Choose a professional installer. The best home security system will accommodate your lifestyle and specific valuables you want protected. Carefully consider your security requirements and budget. You may also get recommendation from the insurance company that covers your home. Deal only with reputable firms and check out the company with BBB first.

Contact at least three companies before selecting an installer. Find out if they are properly licensed in your state and if they screen employees before hiring. Make sure to check with the ESA website for a list of member companies throughout the United States who have agreed to abide by the National Code of Ethics.

Ask about all charges up front. Prices for home security systems will vary, based on the level of protection and type of technology used, so be sure to compare apples-to-apples bids on similar systems. Do not forget to factor in the initial installation charge, as well as monthly monitoring charges. Also, talk to your insurance agent; some systems may qualify you for a discount on homeowner's premiums.

Know the ins and outs of your contract. If your alarm system will be monitored, either by your installing company or by a third-party monitoring center, find out the length of the contract. Typically, monitoring contracts are between two to five years in length. What is your recourse if you are not satisfied with the services provided? Can you cancel the contract? What are your rights if your monitoring company is purchased or acquired by another alarm company? If the alarm sounds, does the company first notify you or the police? How soon? What happens if you can't be reached? Does the company have a local security patrol car? Are there costs for false alarms--and if so, who pays? What's the early termination fee if you move? These are the types of questions you need to consider before you obligate yourself to a long-term contract.

Insist that the installer "walk" you through your system until you fully understand how it works. This will prevent the most common problem: false alarms. False alarms are an indicator of the quality of the alarm installation and user education. Ask for a complete inspection of your property and an itemized written estimate. Review the sales contract closely to ensure you understand exactly what equipment and protection you will be provided.

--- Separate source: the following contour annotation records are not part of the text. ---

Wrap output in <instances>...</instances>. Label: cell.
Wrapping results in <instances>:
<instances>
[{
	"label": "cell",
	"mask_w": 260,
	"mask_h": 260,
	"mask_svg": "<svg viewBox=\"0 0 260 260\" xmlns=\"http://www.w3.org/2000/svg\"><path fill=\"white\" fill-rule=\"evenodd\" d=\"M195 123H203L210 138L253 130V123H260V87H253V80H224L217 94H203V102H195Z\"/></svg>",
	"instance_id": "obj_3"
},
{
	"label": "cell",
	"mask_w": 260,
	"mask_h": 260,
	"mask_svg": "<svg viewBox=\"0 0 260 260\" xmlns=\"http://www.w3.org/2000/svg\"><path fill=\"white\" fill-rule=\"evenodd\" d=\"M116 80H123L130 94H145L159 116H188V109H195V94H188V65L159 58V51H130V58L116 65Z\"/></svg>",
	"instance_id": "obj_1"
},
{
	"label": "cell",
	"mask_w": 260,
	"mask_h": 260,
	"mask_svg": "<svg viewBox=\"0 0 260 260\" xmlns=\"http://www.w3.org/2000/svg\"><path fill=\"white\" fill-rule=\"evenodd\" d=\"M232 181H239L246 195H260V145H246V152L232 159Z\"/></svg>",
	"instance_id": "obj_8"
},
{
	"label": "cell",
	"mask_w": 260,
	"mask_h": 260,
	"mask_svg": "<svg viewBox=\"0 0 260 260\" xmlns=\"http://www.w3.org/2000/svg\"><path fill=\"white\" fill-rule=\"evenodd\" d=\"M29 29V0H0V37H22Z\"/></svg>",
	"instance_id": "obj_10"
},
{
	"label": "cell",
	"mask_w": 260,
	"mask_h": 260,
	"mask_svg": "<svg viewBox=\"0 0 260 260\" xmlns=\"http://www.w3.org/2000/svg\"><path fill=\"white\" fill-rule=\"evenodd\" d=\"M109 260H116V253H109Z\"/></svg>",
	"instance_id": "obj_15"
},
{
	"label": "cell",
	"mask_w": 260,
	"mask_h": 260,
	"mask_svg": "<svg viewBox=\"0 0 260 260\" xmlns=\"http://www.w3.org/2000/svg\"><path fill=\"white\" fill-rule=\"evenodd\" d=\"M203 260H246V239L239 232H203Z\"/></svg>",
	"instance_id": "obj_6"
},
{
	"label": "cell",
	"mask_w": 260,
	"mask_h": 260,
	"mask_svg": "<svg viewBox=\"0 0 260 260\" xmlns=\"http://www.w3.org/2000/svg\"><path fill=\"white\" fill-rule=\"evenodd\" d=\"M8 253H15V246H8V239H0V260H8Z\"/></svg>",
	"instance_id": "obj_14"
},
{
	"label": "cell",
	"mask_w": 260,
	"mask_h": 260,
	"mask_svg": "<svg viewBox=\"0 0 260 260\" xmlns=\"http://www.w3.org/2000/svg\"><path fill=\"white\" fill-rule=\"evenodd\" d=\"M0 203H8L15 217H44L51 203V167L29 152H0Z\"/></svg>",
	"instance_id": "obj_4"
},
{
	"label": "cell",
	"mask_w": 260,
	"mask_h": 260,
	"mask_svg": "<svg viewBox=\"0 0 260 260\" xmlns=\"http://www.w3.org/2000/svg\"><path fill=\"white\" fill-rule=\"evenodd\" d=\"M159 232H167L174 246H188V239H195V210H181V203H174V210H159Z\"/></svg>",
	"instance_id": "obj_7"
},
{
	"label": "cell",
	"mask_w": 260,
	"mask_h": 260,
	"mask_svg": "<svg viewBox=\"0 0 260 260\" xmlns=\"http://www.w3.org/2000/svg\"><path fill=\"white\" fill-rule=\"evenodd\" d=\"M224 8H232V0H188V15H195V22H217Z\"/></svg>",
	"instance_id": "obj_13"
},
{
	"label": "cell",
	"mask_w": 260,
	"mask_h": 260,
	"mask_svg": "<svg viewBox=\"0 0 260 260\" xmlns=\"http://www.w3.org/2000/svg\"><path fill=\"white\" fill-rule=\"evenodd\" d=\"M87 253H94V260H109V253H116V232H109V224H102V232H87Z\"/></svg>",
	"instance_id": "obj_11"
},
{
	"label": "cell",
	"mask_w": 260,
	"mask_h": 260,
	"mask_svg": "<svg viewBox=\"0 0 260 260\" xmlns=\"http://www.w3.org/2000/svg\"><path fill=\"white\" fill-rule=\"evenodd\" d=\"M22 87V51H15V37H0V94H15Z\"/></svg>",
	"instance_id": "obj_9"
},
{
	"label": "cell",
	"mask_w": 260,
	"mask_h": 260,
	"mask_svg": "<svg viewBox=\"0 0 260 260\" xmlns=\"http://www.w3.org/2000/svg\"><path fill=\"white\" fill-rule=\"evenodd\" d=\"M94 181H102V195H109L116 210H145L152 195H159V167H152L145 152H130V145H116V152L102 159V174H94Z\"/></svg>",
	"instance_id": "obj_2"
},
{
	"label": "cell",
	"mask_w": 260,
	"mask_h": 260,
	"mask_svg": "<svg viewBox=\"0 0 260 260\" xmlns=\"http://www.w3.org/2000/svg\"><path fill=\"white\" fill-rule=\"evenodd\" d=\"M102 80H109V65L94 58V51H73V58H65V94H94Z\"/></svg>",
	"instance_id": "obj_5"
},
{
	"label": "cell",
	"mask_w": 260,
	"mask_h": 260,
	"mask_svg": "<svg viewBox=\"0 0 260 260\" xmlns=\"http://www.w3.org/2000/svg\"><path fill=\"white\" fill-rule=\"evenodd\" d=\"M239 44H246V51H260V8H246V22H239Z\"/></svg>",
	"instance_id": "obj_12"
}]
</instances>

Beware of "Door Knockers." The BBB has received reports of "high pressure and fear selling practices." from door-to-door Home Alarm System salespeople. These salespeople were citing false police reports of recent burglaries that had not happened or are making claims that the resident's current alarm provider has gone out of business. Some home owners were misled into signing a contract for a new system, before canceling the contract on their existing system or they discovered that their current alarm provider was not out of business, resulting in their having to pay for two different alarm systems at the same time.

Additional advice:

* You do not have to let Door-to-Door salespeople into your home.

* If you are not interested, say "good bye" and shut the door."

* Individuals should provide credentials and identification.

* They should be able to display proof of a city-provided neighborhood solicitation permit.

* Ask if the company is local, regional, or national.

* Do not be misled by false police reports.

* Do not be pressured into signing a contract -- if the deal is good today it will be good tomorrow. Beware of claims of "limited offers" and that the company is ready to immediately install the system. Reputable companies let you compare bids and engage in a comprehensive review of your security needs.

* Be sure to completely read and understand any contract before signing, and remember your FTC, "right to cancel" a contract within 72 hours since it is signed at your home.